> _Extrait du document_:
Festival Théâtre et musique au Théâtre de l’Aquarium La Nuit sera blanche d’après La Douce de Fédor Dostoïevski,

Festival Bruit Théâtre et musique, au Théâtre de l’Aquarium

La Nuit sera blanche d’après La Douce, une nouvelle de Fédor Dostoïevski, direction artistique de Lionel González, conception de Jeanne Candel, Lionel González, Thibault Perriard

 Actrice issue du Conservatoire national, Jeanne Candel est aussi metteuse en scène. Elle a suivi un stage du metteur en scène hongrois Arpad Schilling et a été influencée, dit-elle, par le théâtre du metteur en scène polonais Krystian Lupa. A la base de ses spectacles: une sorte de collage musique, gestuelle, et texte. Depuis 2019, Jeanne Candel, Elaine Meric et Marion Bois, dirigent avec la compagnie La Vie brève, le Théâtre de l’Aquarium. On pense parfois à Tadeusz Kantor, avec la présence/absence de ce cette femme muette à jamais et une forte tendance à l’onirisme sur fond de réalité.

> _Consigne_:
Recopiez sans rien modifier le passage de l'extrait sur le festival Bruit, en commençant à « La Nuit sera blanche d’après La Douce, une » et en terminant à « fond de réalité. ».

> _Données enregistrées_:
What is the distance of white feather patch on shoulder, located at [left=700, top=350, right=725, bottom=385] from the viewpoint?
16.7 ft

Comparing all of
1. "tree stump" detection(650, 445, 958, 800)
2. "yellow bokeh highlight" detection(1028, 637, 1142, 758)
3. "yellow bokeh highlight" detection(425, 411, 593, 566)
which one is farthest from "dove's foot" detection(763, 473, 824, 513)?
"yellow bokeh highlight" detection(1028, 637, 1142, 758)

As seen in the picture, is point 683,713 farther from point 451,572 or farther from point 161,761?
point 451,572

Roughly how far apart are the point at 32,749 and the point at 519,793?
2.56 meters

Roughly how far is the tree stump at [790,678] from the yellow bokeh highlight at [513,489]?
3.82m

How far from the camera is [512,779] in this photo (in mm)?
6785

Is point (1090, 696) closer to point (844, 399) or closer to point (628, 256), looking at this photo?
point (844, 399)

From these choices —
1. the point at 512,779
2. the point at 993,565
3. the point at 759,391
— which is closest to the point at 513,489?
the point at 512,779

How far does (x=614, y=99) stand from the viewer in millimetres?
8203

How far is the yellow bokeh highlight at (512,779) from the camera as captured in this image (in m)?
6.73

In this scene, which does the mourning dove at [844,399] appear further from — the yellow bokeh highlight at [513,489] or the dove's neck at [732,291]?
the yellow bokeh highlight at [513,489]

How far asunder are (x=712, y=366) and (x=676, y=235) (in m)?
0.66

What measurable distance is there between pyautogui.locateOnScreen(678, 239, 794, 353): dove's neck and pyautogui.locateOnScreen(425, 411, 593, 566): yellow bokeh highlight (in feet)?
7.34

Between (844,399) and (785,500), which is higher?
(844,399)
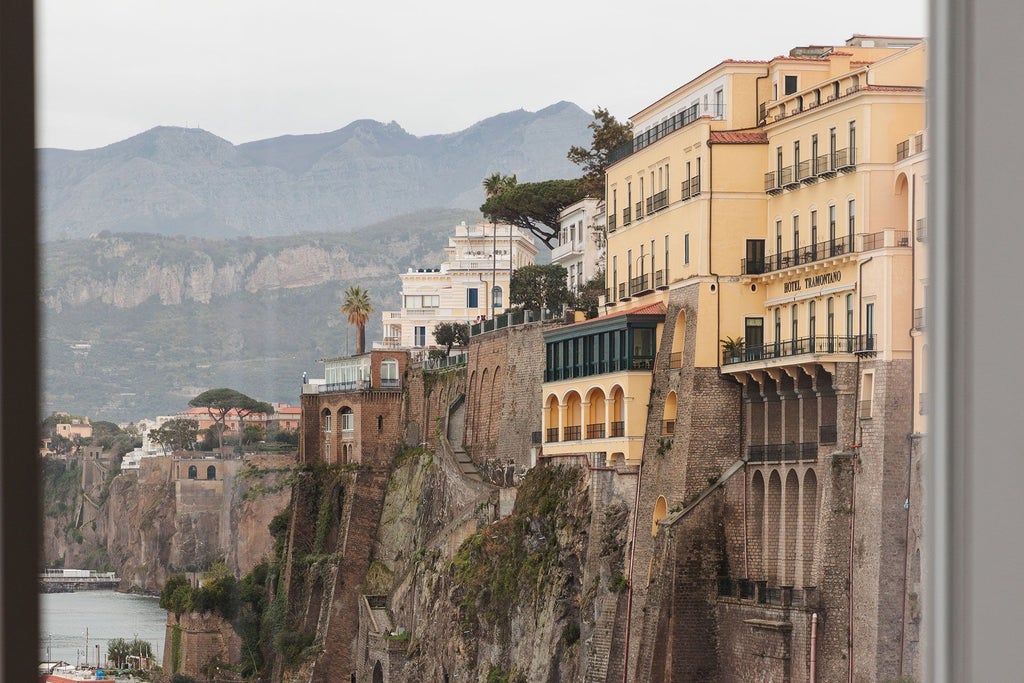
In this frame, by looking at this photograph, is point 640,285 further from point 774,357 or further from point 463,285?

> _Corrigé ci-dessous_:
La Nuit sera blanche d’après La Douce, une nouvelle de Fédor Dostoïevski, direction artistique de Lionel González, conception de Jeanne Candel, Lionel González, Thibault Perriard

 Actrice issue du Conservatoire national, Jeanne Candel est aussi metteuse en scène. Elle a suivi un stage du metteur en scène hongrois Arpad Schilling et a été influencée, dit-elle, par le théâtre du metteur en scène polonais Krystian Lupa. A la base de ses spectacles: une sorte de collage musique, gestuelle, et texte. Depuis 2019, Jeanne Candel, Elaine Meric et Marion Bois, dirigent avec la compagnie La Vie brève, le Théâtre de l’Aquarium. On pense parfois à Tadeusz Kantor, avec la présence/absence de ce cette femme muette à jamais et une forte tendance à l’onirisme sur fond de réalité.